O hoje é apenas um furo no futuro Por onde o passado começa a jorrar
E eu aqui isolado onde nada é perdoado Vi o fim chamando o princípio pra poderem se encontrar”
(Banquete de Lixo – Raul Seixas)

 

Uma das coisas que me fascinam em conversar com as pessoas – como um desafio a compreensão –  é que suas palavras, expressões e pensamentos são sempre muito mais do que o que parece fazer sentido para mim, que as ouço, e com elas interajo. As suas palavras, pausas e silêncios, às vezes, são manifestação do transbordamento de uma conversa paralela interior, não explicita. Há sentidos e significados que escapam do que está presente no discurso – subjazem a aparente linearidade do que é dito.

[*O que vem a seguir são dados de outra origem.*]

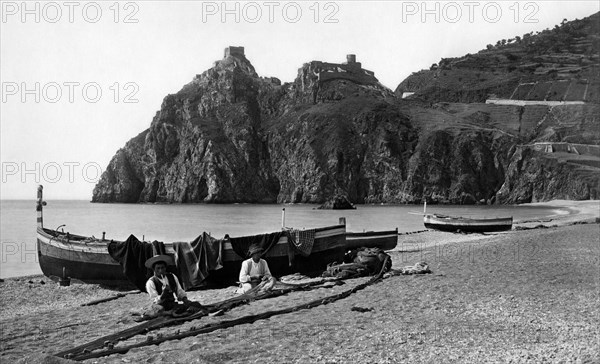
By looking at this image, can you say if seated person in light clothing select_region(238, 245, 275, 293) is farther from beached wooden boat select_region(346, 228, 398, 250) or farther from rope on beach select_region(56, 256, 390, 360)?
beached wooden boat select_region(346, 228, 398, 250)

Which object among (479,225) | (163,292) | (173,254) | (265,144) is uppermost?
(265,144)

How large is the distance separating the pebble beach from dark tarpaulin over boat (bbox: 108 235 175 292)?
0.61 meters

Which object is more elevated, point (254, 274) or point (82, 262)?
point (254, 274)

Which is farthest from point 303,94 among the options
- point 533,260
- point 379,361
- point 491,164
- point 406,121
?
point 379,361

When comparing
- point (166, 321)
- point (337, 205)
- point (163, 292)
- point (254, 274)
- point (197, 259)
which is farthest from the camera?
point (337, 205)

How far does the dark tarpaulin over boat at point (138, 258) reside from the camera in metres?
16.7

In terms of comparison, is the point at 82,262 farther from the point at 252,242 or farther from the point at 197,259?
the point at 252,242

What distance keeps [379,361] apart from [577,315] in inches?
216

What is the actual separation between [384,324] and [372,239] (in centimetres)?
1461

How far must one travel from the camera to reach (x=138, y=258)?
17.0 meters

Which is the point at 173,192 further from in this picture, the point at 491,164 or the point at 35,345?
the point at 35,345

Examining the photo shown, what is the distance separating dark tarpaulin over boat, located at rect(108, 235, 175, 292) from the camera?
16734mm

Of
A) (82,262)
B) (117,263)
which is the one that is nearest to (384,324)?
(117,263)

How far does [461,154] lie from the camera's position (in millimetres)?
151125
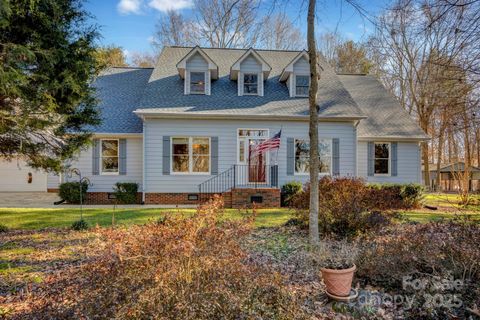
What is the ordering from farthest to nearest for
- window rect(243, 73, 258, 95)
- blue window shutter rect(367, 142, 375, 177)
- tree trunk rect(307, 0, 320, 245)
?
blue window shutter rect(367, 142, 375, 177)
window rect(243, 73, 258, 95)
tree trunk rect(307, 0, 320, 245)

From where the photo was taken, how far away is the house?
1159 centimetres

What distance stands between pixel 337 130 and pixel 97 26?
9586 millimetres

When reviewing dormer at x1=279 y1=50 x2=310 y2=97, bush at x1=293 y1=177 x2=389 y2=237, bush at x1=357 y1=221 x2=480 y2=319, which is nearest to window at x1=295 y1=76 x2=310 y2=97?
dormer at x1=279 y1=50 x2=310 y2=97

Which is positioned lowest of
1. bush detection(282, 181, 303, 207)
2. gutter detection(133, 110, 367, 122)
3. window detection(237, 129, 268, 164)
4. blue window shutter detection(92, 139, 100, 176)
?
bush detection(282, 181, 303, 207)

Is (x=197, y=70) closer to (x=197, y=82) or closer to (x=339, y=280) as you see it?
(x=197, y=82)

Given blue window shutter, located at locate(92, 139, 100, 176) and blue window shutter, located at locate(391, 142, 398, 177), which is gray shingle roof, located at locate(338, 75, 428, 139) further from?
blue window shutter, located at locate(92, 139, 100, 176)

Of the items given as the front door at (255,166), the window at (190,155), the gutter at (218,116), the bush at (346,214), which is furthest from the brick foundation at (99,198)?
the bush at (346,214)

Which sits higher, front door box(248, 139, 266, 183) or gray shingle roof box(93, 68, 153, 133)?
gray shingle roof box(93, 68, 153, 133)

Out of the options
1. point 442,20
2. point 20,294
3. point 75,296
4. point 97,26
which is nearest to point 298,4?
point 442,20

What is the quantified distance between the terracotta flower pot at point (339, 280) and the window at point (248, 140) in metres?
8.90

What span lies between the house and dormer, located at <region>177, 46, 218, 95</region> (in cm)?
4

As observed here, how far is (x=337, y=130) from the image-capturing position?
12.1 metres

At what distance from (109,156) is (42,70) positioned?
7516 mm

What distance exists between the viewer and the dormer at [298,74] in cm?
1269
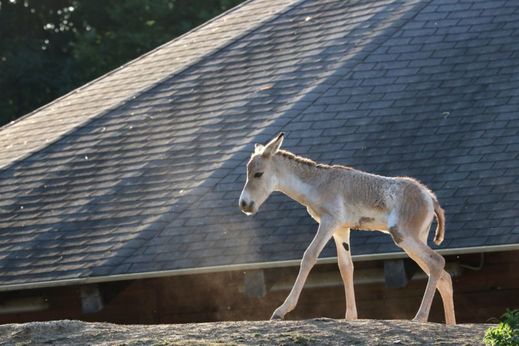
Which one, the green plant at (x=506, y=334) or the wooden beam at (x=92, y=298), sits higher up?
the green plant at (x=506, y=334)

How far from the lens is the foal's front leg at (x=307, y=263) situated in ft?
35.1

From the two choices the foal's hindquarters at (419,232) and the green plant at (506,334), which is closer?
the green plant at (506,334)

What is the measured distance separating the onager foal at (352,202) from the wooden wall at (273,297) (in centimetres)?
328

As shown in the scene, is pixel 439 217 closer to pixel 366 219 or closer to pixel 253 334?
pixel 366 219

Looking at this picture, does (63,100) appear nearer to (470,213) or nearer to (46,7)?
(470,213)

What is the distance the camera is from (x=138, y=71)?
20.6 m

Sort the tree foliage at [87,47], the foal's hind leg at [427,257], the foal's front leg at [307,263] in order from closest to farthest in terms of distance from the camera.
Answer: the foal's front leg at [307,263], the foal's hind leg at [427,257], the tree foliage at [87,47]

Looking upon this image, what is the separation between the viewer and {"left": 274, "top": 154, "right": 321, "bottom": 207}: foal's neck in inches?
450

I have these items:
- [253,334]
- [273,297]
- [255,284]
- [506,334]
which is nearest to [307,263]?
[253,334]

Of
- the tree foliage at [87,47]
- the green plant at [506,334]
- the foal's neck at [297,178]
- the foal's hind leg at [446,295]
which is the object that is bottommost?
the tree foliage at [87,47]

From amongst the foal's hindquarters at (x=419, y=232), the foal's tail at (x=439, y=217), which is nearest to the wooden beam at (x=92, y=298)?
the foal's tail at (x=439, y=217)

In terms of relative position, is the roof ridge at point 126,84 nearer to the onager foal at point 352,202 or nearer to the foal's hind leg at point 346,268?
the onager foal at point 352,202

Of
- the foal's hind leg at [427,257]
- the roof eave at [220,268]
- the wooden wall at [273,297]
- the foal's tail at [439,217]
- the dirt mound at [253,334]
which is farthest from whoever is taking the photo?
the wooden wall at [273,297]

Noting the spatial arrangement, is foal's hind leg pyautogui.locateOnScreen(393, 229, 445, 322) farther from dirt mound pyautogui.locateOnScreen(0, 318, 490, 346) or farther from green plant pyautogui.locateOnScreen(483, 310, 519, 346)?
green plant pyautogui.locateOnScreen(483, 310, 519, 346)
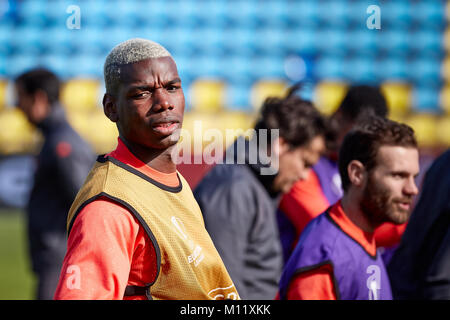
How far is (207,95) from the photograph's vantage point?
47.3ft

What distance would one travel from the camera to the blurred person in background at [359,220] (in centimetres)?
232

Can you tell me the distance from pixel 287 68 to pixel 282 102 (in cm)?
1105

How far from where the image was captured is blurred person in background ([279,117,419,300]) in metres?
2.32

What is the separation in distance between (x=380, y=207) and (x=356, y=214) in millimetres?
107

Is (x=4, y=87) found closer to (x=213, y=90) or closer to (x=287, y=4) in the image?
(x=213, y=90)

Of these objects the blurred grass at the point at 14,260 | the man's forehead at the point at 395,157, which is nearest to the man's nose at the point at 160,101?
the man's forehead at the point at 395,157

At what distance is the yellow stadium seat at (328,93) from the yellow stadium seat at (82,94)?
493 cm

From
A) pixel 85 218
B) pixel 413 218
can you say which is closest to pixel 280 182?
pixel 413 218

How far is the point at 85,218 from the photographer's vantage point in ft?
5.04

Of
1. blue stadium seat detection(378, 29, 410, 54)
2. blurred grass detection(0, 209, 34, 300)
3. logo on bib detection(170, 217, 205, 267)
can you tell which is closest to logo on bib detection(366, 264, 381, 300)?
logo on bib detection(170, 217, 205, 267)

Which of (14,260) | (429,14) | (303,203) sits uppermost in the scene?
(429,14)

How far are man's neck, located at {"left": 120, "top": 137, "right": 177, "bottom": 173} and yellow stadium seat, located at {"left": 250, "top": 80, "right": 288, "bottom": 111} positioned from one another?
40.9 ft

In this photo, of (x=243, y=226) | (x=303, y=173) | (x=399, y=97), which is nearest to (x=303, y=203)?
(x=303, y=173)

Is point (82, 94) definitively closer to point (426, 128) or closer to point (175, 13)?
point (175, 13)
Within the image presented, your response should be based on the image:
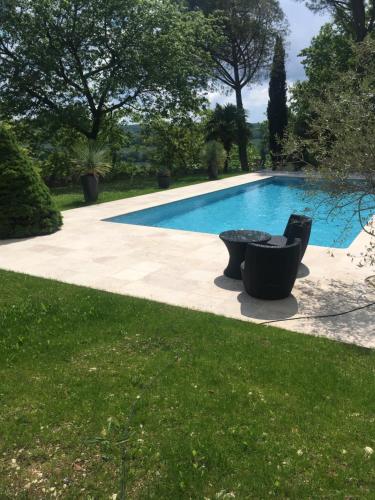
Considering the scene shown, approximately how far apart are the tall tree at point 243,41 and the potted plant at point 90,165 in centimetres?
1230

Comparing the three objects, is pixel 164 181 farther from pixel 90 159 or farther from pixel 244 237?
pixel 244 237

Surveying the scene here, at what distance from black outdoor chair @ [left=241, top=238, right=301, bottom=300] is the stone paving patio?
160 mm

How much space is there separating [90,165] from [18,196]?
15.9ft

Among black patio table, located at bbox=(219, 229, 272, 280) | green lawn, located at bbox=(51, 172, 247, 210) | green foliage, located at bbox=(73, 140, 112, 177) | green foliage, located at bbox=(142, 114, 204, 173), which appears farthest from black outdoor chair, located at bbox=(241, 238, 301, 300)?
green foliage, located at bbox=(142, 114, 204, 173)

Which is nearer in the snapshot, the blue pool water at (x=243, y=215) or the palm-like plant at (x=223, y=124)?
the blue pool water at (x=243, y=215)

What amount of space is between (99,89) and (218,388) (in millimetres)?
18345

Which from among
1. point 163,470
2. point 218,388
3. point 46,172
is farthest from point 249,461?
point 46,172

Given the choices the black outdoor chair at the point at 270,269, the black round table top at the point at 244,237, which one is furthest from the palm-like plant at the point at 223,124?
the black outdoor chair at the point at 270,269

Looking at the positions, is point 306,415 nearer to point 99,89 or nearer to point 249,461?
point 249,461

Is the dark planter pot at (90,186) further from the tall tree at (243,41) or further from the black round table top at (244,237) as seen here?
the tall tree at (243,41)

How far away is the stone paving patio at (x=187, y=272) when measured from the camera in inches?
205

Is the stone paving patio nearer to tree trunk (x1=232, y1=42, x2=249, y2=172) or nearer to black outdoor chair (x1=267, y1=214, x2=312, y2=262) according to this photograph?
black outdoor chair (x1=267, y1=214, x2=312, y2=262)

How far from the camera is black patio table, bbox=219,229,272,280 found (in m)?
6.25

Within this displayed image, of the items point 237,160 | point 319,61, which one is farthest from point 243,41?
point 237,160
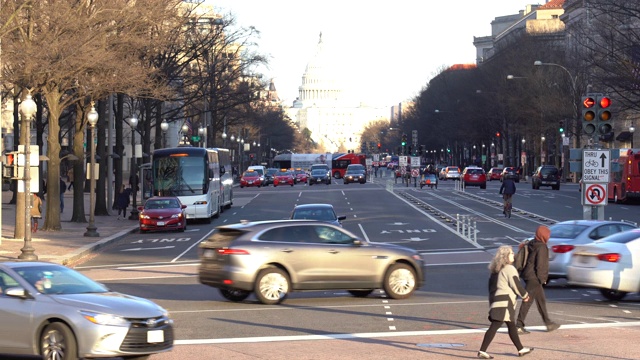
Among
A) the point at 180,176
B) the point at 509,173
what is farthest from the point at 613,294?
the point at 180,176

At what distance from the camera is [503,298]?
13.8 metres

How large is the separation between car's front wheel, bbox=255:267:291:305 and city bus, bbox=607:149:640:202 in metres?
43.3

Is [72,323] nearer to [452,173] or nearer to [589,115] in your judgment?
[589,115]

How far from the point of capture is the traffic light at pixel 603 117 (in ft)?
88.6

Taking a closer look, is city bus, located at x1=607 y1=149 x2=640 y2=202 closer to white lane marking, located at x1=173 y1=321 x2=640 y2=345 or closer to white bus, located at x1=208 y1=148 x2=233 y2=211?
A: white bus, located at x1=208 y1=148 x2=233 y2=211

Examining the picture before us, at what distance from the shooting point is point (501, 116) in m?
118

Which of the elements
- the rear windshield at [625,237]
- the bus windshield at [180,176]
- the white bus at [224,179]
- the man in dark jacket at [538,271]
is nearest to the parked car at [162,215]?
the bus windshield at [180,176]

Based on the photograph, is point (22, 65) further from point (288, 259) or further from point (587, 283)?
point (587, 283)

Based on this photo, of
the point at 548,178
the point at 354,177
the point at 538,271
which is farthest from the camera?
the point at 354,177

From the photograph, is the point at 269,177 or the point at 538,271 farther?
the point at 269,177

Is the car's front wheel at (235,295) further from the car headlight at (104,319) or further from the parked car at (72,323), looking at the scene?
the car headlight at (104,319)

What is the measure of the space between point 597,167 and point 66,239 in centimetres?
1914

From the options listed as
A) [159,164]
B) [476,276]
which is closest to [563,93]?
[159,164]

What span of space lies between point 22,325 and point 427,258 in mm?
18638
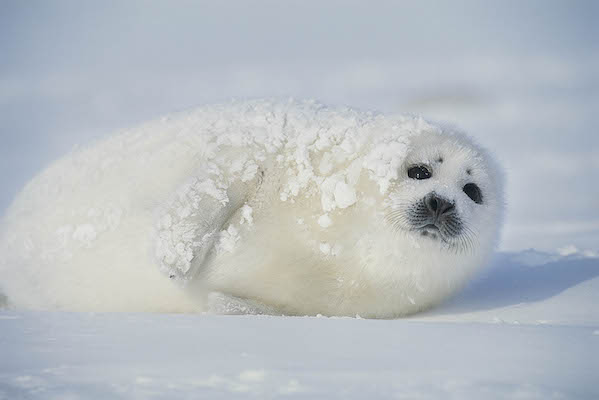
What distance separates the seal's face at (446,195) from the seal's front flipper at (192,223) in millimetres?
1038

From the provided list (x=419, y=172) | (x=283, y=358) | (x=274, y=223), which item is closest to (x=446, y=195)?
(x=419, y=172)

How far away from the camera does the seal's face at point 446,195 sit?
419cm

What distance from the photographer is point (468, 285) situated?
506cm

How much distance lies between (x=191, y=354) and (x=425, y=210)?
2.22 meters

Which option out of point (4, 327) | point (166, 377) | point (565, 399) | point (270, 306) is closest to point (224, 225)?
point (270, 306)

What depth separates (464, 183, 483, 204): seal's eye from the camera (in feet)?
14.9

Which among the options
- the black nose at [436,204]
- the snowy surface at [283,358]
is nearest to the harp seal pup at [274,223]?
the black nose at [436,204]

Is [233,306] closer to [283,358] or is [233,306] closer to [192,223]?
[192,223]

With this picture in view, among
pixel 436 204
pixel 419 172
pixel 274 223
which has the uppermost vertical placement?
pixel 419 172

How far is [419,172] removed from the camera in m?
4.43

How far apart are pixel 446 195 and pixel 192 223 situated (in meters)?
1.54

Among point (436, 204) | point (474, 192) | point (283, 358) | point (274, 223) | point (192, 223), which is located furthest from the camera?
point (474, 192)

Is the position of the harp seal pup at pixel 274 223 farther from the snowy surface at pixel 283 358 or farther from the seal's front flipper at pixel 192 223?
the snowy surface at pixel 283 358

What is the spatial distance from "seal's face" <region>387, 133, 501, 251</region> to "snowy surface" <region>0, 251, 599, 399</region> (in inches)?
38.3
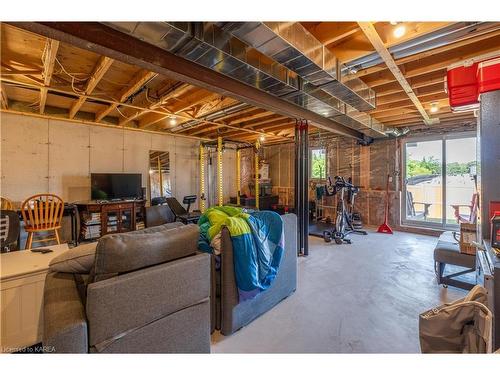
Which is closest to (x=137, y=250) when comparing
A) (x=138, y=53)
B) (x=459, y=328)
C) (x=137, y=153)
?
(x=138, y=53)

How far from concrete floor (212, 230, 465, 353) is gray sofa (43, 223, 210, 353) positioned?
1.61ft

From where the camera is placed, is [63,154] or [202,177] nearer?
[63,154]

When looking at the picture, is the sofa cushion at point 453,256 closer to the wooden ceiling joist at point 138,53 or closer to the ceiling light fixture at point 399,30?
the ceiling light fixture at point 399,30

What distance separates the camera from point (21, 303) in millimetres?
1417

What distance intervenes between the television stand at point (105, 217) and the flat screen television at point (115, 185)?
299 mm

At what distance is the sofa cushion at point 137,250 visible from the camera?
46.2 inches

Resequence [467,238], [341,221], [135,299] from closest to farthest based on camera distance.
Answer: [135,299]
[467,238]
[341,221]

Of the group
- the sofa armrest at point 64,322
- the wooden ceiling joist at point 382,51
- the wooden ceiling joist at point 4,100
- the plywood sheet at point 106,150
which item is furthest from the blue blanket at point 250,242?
the plywood sheet at point 106,150

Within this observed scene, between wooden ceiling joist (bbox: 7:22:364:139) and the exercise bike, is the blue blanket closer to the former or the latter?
wooden ceiling joist (bbox: 7:22:364:139)

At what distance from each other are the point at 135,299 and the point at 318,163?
6821mm

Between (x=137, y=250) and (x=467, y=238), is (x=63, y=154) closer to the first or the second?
(x=137, y=250)

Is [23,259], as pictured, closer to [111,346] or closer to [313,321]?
[111,346]
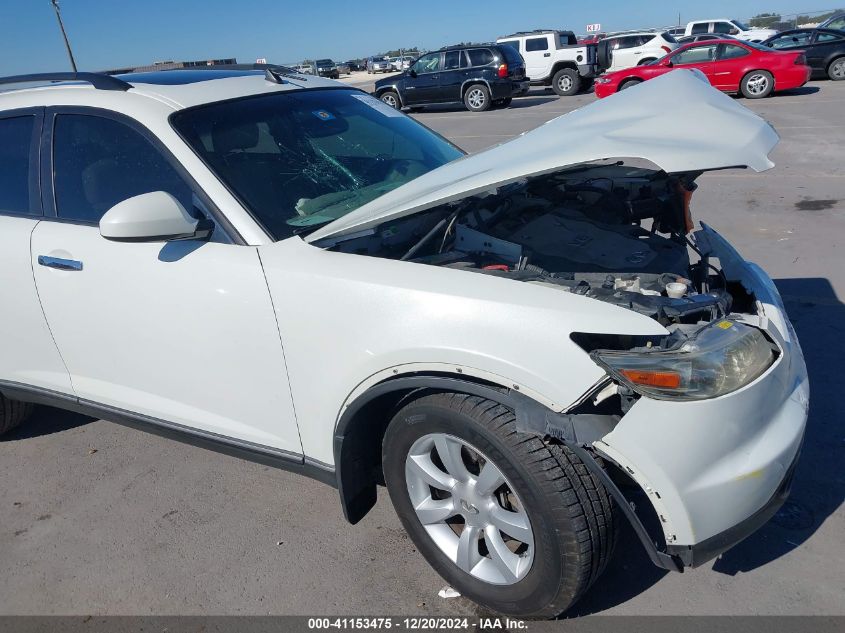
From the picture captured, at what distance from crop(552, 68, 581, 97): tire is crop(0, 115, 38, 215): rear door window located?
21.3m

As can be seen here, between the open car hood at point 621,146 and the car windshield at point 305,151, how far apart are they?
333mm

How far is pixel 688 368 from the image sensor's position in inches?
76.2

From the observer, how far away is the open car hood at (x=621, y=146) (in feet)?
6.88

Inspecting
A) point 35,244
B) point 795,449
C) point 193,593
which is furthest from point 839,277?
point 35,244

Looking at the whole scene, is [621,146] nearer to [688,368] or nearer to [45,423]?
[688,368]

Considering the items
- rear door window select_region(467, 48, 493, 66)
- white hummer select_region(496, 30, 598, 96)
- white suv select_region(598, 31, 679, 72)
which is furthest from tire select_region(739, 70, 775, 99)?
rear door window select_region(467, 48, 493, 66)

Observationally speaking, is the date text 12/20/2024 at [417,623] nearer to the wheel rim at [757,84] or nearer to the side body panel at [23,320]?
the side body panel at [23,320]

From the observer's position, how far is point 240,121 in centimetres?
299

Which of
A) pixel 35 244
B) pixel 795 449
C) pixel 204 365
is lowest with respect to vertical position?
pixel 795 449

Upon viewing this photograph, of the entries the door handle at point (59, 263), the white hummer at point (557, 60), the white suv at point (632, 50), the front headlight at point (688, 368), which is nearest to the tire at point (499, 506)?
the front headlight at point (688, 368)

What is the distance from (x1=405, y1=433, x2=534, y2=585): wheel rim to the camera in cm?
226

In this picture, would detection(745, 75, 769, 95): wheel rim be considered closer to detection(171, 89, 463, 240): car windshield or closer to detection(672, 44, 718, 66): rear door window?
detection(672, 44, 718, 66): rear door window

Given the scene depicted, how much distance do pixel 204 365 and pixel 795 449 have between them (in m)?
2.10

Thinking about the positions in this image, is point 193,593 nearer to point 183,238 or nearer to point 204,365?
point 204,365
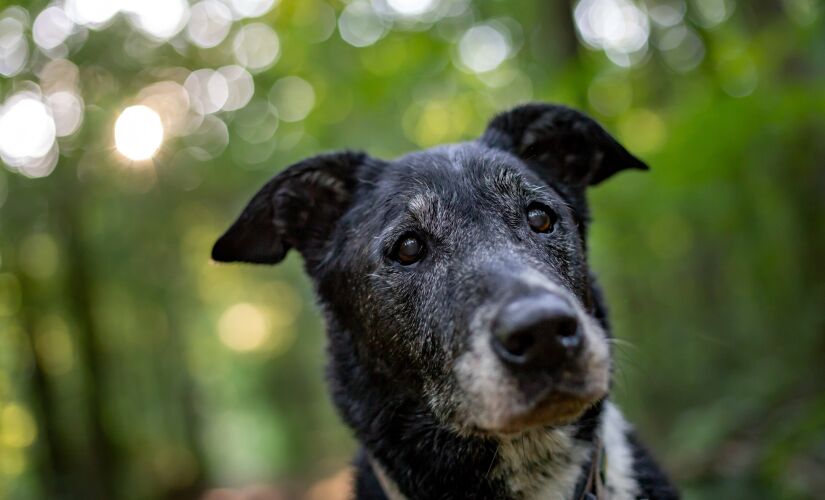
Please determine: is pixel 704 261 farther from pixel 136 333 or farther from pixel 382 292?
pixel 136 333

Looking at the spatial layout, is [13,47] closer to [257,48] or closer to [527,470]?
[257,48]

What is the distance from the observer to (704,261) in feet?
46.8

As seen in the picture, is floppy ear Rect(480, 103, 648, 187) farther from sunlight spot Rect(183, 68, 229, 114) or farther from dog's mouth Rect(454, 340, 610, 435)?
sunlight spot Rect(183, 68, 229, 114)

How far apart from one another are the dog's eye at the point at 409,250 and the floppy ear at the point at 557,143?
917 millimetres

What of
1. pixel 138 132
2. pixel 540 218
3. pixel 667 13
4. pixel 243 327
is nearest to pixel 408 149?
pixel 138 132

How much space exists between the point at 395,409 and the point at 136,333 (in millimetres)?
18943

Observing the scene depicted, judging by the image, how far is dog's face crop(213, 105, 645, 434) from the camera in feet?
8.02

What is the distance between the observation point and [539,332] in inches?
91.9

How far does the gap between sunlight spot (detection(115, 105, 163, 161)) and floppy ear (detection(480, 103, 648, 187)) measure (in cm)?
584

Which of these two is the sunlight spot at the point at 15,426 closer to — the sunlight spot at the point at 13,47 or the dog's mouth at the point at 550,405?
the sunlight spot at the point at 13,47

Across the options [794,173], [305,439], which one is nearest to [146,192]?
[794,173]

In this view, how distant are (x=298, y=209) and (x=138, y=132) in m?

Explico melhor. Outro dia conversava com uma pessoa, até então pouco conhecida para mim, quando repentinamente, sem um aparente sentido no contexto do que falávamos, ela exclama: “O hoje é apenas um furo no futuro por onde o passado começa a jorrar”. Anotei a frase. Fui pesquisar e descobri que pertence a música Banquete de Lixo, de Raul Seixas, que por sinal é complementada por outra, muito interessante: “Vi o fim chamando o princípio pra poderem se encontrar”. Na hora que a frase foi dita perguntei: “- De onde tirou essa frase?” Ela me respondeu: “Não sei, apenas veio a minha mente.” Porque lhe veio à mente será para mim eternamente uma incógnita. Era o mundo interior de meu interlocutor que fervilhava e gestou, em meio a suas reflexões silenciosas, um transbordamento. Tudo é sempre muito mais.